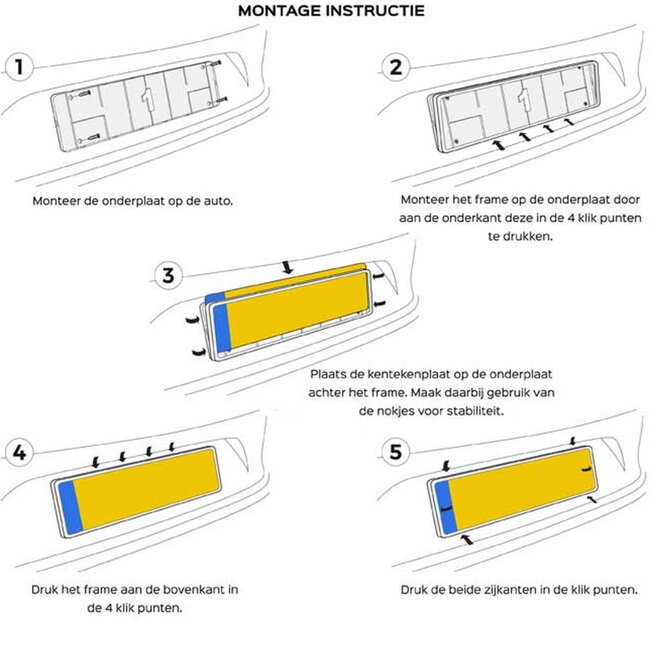 MONTAGE INSTRUCTIE

1

1

Monteer de onderplaat op de auto.

2

1

Monteer het frame op de onderplaat door aan de onderkant deze in de 4 klik punten te drukken.

3

Plaats de kentekenplaat op de onderplaat achter het frame. Maak daarbij gebruik van de nokjes voor stabiliteit.

4

Druk het frame aan de bovenkant in de 4 klik punten.

5

Druk de beide zijkanten in de klik punten.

++++++++++++++++++++

Exact copies of the line containing "Monteer het frame" and of every line after it through the end of the entries are all that should be output.

[Result for this task]
Monteer het frame op de onderplaat door aan de onderkant deze in de 4 klik punten te drukken.

3

Plaats de kentekenplaat op de onderplaat achter het frame. Maak daarbij gebruik van de nokjes voor stabiliteit.

4

Druk het frame aan de bovenkant in de 4 klik punten.

5

Druk de beide zijkanten in de klik punten.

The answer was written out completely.